Fintechs Canada responded to the government’s legislative proposals relating to the criminal interest rate under the Criminal Code.

Among the proposed amendments is a change to the definition of interest in the Criminal Code to include all loan insurance charges paid by or on behalf of the borrower in the calculation of interest.

In its submission, Fintechs Canada recommended that only mandatory insurance tied to loan products should be included. “Including the cost of optional insurance in the interest calculation may mislead borrowers into thinking the insurance is a required part of the loan when it is not,” the association stated.

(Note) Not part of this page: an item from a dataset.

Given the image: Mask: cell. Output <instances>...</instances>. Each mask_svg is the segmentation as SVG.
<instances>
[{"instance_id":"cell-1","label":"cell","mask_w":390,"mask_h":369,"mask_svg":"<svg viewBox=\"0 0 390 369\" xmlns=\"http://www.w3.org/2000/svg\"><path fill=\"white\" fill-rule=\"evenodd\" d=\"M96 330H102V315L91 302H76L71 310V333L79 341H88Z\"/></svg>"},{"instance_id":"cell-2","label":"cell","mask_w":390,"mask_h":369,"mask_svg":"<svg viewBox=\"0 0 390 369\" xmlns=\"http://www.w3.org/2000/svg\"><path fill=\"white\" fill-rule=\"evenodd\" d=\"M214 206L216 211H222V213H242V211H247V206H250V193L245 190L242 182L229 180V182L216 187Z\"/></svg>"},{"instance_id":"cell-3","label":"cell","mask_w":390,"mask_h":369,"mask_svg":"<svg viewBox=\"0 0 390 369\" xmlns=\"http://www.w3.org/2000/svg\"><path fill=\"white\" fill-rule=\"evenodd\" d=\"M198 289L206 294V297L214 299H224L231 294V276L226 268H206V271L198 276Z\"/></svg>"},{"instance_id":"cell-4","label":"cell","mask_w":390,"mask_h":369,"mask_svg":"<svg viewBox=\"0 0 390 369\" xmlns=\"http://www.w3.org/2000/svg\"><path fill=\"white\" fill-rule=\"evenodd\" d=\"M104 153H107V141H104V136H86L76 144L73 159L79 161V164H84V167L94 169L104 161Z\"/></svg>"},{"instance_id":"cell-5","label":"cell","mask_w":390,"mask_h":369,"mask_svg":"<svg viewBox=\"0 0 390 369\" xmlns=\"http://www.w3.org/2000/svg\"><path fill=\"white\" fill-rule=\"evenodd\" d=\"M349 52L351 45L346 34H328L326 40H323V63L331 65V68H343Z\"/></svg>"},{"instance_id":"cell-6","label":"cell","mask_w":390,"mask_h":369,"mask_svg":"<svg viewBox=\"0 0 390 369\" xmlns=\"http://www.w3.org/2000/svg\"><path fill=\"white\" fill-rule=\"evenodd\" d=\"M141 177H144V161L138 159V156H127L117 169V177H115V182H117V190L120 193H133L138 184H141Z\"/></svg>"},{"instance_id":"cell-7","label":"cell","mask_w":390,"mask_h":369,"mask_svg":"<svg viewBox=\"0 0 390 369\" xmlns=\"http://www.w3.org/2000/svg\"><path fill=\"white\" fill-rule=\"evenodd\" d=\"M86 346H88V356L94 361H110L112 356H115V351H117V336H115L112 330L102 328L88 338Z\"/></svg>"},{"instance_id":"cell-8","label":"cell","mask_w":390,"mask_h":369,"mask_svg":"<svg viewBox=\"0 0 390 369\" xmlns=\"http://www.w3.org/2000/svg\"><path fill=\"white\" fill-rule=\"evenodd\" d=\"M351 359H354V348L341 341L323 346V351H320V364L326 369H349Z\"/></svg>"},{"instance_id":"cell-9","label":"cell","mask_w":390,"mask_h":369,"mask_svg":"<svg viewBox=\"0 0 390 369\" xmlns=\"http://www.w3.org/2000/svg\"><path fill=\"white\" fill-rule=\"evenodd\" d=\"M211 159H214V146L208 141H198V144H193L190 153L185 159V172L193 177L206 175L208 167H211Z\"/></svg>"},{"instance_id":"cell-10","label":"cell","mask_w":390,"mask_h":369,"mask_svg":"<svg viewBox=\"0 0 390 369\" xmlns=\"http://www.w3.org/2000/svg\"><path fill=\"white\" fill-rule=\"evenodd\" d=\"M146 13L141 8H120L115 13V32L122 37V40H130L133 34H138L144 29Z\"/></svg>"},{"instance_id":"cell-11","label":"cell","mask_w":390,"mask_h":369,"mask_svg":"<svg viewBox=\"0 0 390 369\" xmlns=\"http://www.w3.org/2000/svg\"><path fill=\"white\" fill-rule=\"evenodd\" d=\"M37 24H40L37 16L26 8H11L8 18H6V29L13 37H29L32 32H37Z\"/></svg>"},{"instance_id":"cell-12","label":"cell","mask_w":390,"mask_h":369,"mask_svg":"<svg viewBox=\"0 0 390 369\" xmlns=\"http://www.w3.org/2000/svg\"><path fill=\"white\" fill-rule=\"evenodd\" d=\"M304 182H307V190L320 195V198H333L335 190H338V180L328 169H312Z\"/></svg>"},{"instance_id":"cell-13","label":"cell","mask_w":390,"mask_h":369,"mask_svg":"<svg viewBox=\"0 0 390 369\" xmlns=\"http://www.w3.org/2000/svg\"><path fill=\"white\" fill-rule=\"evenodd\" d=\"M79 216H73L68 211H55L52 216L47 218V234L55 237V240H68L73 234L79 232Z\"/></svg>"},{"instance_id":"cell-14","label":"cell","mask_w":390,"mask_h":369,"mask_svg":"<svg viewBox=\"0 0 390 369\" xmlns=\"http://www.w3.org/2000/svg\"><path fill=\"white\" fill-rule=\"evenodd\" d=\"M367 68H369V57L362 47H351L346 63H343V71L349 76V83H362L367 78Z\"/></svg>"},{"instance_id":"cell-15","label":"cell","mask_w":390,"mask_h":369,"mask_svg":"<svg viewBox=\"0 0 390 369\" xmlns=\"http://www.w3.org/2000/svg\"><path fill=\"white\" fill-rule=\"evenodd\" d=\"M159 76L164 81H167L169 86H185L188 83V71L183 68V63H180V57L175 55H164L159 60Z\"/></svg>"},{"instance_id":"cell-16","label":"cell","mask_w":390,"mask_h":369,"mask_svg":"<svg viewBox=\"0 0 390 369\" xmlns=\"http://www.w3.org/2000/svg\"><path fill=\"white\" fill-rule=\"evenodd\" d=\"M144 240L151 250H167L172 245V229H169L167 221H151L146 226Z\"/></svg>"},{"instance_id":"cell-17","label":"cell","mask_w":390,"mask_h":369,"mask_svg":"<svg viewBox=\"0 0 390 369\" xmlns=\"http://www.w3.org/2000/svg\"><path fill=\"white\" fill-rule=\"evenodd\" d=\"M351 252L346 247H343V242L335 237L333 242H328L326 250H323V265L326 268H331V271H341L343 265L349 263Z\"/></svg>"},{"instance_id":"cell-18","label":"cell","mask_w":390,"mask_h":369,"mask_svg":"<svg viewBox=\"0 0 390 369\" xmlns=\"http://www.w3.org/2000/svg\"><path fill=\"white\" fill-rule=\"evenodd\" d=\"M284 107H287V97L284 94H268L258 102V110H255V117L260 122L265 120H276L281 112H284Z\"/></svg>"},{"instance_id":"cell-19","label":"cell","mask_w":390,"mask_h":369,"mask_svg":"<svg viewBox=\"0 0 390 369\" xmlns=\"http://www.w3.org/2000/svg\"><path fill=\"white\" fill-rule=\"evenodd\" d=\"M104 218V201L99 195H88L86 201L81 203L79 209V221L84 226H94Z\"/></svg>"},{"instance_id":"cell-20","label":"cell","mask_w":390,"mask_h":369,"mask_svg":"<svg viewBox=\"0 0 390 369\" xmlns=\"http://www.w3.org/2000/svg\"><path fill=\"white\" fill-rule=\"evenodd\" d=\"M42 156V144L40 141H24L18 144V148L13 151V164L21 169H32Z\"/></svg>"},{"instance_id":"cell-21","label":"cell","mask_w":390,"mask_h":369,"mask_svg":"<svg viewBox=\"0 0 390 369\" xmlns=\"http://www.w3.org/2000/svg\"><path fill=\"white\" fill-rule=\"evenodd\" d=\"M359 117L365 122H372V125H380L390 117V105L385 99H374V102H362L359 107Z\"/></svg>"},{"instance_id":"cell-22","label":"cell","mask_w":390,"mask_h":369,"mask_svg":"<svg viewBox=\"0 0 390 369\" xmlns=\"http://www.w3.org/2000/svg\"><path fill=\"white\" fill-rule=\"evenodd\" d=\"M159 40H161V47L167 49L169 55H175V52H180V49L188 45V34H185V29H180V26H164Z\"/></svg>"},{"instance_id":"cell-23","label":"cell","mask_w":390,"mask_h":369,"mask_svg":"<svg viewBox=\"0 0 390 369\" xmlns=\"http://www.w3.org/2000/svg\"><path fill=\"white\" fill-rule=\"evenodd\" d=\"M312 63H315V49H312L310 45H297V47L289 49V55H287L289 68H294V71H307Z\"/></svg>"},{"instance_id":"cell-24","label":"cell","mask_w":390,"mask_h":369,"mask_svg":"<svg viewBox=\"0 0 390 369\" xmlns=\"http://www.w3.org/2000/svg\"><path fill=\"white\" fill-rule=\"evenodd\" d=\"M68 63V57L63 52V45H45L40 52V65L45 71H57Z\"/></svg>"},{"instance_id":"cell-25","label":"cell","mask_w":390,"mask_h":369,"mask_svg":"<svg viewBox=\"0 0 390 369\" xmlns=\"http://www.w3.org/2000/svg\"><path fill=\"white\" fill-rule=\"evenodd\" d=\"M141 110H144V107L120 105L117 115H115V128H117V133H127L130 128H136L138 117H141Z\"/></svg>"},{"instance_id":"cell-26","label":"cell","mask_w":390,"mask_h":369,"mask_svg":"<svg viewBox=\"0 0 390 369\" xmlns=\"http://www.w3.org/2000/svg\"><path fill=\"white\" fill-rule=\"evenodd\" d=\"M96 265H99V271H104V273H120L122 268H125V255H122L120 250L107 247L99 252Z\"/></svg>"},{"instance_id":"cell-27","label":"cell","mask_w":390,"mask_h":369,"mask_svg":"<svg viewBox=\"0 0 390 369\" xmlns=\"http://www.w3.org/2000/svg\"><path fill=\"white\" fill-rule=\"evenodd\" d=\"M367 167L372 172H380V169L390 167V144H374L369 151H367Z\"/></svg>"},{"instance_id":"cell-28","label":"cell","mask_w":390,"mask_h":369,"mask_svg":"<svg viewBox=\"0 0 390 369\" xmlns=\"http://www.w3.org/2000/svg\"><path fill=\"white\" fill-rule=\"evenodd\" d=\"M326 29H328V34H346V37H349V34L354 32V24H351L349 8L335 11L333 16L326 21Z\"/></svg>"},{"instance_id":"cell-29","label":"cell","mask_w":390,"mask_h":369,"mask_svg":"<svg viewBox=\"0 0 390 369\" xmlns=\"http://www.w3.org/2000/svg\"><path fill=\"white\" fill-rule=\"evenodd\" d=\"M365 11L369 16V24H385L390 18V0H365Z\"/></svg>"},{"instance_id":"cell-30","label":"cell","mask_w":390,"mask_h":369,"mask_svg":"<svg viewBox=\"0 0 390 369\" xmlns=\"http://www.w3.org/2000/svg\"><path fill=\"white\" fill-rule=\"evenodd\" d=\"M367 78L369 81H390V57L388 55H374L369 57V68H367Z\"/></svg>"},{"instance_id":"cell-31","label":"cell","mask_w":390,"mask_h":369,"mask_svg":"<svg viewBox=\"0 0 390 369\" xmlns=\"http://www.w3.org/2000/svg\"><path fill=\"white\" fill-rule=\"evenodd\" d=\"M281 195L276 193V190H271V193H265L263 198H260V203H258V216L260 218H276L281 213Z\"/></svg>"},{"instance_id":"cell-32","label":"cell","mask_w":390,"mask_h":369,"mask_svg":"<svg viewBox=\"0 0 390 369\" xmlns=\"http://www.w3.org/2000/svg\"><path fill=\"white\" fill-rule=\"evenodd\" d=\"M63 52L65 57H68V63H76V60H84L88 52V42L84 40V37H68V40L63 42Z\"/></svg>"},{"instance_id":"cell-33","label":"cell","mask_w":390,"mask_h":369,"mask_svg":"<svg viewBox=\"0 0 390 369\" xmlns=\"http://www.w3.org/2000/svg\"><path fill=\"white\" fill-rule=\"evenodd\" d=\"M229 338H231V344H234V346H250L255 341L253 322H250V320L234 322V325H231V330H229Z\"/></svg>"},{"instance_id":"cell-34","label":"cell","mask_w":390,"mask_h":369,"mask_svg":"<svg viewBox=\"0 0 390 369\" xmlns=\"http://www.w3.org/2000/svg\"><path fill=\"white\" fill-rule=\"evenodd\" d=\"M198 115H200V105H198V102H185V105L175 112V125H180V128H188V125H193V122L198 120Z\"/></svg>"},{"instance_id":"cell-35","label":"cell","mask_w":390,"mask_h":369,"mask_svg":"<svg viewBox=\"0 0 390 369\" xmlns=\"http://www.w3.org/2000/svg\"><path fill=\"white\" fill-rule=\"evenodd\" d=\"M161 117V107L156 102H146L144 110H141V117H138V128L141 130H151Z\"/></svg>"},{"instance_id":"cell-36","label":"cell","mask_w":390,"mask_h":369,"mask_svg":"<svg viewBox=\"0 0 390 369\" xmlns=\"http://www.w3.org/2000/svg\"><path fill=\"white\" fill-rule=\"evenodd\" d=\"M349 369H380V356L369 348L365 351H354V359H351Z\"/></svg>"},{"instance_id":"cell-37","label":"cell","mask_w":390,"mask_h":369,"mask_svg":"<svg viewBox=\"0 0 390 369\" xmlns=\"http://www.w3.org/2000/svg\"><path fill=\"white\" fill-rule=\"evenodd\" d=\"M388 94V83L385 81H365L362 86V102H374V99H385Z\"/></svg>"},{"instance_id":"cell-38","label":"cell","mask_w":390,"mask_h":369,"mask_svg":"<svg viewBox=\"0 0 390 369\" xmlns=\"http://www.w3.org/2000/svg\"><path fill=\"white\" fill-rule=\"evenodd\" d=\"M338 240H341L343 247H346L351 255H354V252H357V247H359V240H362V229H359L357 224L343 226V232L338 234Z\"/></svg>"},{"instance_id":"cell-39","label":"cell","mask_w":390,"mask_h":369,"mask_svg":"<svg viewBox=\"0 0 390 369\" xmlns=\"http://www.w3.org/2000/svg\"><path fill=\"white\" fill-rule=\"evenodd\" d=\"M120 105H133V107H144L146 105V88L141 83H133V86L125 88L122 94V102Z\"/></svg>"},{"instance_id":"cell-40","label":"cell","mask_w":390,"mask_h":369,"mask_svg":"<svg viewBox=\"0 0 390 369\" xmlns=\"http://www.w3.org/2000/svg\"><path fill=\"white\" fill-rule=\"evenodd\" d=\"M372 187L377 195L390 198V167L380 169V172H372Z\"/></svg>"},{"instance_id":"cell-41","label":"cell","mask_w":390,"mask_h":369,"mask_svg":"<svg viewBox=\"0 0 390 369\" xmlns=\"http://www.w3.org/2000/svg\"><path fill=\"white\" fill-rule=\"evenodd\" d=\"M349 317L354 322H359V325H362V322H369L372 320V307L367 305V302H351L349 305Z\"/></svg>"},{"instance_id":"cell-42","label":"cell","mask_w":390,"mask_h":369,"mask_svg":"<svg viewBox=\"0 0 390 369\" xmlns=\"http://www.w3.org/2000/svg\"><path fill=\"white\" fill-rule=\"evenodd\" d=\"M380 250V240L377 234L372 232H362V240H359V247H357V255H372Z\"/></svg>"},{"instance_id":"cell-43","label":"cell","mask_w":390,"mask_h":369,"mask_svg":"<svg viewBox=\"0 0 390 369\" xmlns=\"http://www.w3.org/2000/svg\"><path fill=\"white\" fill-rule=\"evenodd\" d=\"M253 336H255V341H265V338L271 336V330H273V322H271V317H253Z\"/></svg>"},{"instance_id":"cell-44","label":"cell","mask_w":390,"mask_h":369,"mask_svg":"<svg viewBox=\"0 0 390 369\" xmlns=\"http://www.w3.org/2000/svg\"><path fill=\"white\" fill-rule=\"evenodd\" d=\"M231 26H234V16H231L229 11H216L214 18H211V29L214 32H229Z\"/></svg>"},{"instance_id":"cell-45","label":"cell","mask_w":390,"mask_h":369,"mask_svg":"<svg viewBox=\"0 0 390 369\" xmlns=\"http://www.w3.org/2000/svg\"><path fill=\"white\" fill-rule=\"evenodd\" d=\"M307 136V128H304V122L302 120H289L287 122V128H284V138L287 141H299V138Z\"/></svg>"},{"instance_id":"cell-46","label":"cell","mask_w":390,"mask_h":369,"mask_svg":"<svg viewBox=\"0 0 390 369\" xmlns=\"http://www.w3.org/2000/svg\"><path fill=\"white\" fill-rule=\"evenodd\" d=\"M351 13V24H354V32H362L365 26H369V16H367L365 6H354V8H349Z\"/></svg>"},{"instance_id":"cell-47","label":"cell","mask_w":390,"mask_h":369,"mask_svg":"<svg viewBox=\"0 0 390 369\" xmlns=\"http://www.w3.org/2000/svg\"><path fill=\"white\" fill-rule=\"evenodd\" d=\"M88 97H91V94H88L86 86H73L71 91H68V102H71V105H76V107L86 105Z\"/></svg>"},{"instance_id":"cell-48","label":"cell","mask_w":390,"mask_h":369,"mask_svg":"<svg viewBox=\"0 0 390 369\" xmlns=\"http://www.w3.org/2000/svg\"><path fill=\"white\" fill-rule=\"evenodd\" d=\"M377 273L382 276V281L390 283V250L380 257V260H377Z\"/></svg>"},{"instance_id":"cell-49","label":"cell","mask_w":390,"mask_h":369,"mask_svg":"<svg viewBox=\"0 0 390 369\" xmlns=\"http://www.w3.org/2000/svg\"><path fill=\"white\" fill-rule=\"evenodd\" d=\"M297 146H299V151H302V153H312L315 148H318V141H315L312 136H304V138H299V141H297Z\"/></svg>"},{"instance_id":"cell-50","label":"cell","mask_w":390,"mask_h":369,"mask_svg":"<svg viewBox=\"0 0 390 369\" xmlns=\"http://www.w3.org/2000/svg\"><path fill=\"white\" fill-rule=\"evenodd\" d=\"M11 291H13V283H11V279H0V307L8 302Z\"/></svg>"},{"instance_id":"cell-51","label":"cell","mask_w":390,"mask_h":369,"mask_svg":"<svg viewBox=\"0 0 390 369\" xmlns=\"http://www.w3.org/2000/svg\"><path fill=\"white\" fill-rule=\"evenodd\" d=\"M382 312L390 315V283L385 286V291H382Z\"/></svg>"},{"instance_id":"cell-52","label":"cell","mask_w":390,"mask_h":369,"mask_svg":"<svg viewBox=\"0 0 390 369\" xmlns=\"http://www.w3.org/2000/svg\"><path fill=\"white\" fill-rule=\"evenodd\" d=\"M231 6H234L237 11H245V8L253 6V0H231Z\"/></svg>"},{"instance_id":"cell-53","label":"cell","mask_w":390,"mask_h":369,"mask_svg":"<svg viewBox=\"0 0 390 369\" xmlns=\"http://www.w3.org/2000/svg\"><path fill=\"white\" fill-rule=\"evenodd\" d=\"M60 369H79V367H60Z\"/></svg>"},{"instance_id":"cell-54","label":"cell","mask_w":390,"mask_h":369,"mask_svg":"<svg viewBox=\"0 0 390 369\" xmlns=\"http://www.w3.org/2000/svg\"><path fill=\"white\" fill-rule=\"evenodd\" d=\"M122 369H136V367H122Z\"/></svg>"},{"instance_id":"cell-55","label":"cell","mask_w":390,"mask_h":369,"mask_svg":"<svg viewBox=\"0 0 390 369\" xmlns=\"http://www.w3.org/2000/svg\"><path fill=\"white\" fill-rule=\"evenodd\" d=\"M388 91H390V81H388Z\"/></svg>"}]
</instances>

Fintechs Canada also urged the government to more directly curb predatory behaviour with market conduct regulation, rather than further amendments to the Criminal Code.The association advised the government to focus on:

  • Hidden fees: Predatory lenders may hide the true cost of loans, making it harder for borrowers to make informed decisions.
  • Unclear terms and conditions: Borrowers may face unexpected costs, like balloon payments or prepayment penalties, due to unclear loan terms.
  • Debt traps: Some lenders push borrowers into a cycle of debt by encouraging refinancing or structuring loans to escalate costs.
  • Aggressive collection tactics: Predatory lenders may use high-pressure collection efforts, like incessant phone calls, to exploit vulnerable borrowers.